L'affrontement de deux héros en substitution à l'affrontement des armées est une pratique des premiers temps de la guerre. L'épopée homérique raconte de tels duels qui ne décident pas certes de la guerre mais font la renommée ou la perte des héros. Dans L'Iliade ou le poème de la force, Simone Weil décrit celui qui fait appel à la force comme étant transformé irrémédiablement par elle : « Telle est la nature de la force. Le pouvoir qu'elle possède de transformer les hommes en choses est double et s'exerce de deux côtés ; elle pétrifie différemment, mais également les âmes de ceux qui la subissent et de ceux qui la manient » et elle en tire une conclusion qui s'applique à merveille à notre David ne se confiant pas en ses armes mais uniquement en la justice de Dieu : « Il n'est possible d'aimer et d'être juste que si l'on connaît l'empire de la force et si l'on sait ne pas le respecter ». Autrement dit, devant la force brute de Goliath, David n'a aucune chance si il use des mêmes armes que son adversaire, il deviendrait comme lui, une brute sanguinaire. Or l'enjeu de la bataille pour David n'est pas le pouvoir mais la justice et la liberté de son peuple. Et, en usant de sa fronde, il refuse de se laisser avilir et abaisser par la volonté de puissance qui se manifeste chez Goliath. Justement parce que, si David se bat, c'est pour ne pas devenir comme Goliath et les Philistins, pétrifiés dans leur volonté de domination. Il n'est ni lâche ni pacifiste et se bat, certes, mais pour sa liberté et non pas pour dominer le monde.

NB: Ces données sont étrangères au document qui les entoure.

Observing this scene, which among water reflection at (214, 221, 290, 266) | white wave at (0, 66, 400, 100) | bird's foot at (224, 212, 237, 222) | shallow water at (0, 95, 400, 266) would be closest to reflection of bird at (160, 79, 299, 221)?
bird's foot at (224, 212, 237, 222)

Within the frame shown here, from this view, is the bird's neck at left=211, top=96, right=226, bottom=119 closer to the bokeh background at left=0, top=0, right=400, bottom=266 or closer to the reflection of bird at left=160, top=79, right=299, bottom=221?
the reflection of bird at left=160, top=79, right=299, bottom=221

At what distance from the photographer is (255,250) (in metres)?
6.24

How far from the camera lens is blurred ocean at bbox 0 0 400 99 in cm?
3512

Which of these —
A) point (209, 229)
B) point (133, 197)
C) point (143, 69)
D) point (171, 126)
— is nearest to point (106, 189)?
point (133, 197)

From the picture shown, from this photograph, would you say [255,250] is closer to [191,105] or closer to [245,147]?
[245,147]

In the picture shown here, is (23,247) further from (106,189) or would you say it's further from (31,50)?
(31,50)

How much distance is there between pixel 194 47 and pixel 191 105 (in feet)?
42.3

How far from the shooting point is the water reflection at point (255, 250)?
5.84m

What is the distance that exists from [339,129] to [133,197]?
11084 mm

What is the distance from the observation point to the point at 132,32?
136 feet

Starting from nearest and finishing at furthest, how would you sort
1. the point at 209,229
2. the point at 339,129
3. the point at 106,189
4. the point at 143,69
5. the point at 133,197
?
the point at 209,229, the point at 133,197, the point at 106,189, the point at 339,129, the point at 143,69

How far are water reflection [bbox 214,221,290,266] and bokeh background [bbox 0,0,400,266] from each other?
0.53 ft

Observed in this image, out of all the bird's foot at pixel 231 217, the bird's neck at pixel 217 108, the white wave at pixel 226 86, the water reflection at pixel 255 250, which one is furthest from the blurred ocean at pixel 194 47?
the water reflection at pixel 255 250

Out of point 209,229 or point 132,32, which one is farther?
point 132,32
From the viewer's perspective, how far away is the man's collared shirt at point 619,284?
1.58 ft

C'est la même volonté de ne pas devenir identique à son adversaire qu'exprime Albert Camus dans ses Lettres à un ami allemand, d'une brûlante actualité aujourd'hui que nous pouvons avoir le sentiment d'être menacés de toute part. Le projet de Camus, en écho à celui de Simone Weil dont il fut l'éditeur, est précisément de ne pas ressembler à son ennemi mais de se battre en respectant ce que cet ennemi veut détruire. Alors que son ami allemand a renoncé à son intelligence et « n'est plus qu'un élan », n'hésitant pas « à mobiliser même les dieux […] mais de force », « l'homme de l'intelligence et du courage » ne renonce pas à l'idéal de fraternité et de liberté propre à l'Europe, « cette terre de l'esprit où depuis vingt siècles se poursuit la plus étonnante aventure de l'esprit humain ». Pour Camus, le nazi, tel Goliath, est celui qui renonce à résister à la force de la nature violente de l'homme, celui qui a renoncé à lutter contre lui-même, contre la nature et contre l'histoire. À l'inverse, celui qui se dresse, tel David, refuse l'empire de la force et n'abandonne pas la lutte pour la justice, le droit, la vérité, la liberté. Il sait que s'il doit utiliser la force, il ne peut se laisser dominer par elle mais qu'il lui faut l'utiliser pour ce qui élève l'humanité et non pas pour l'avilir.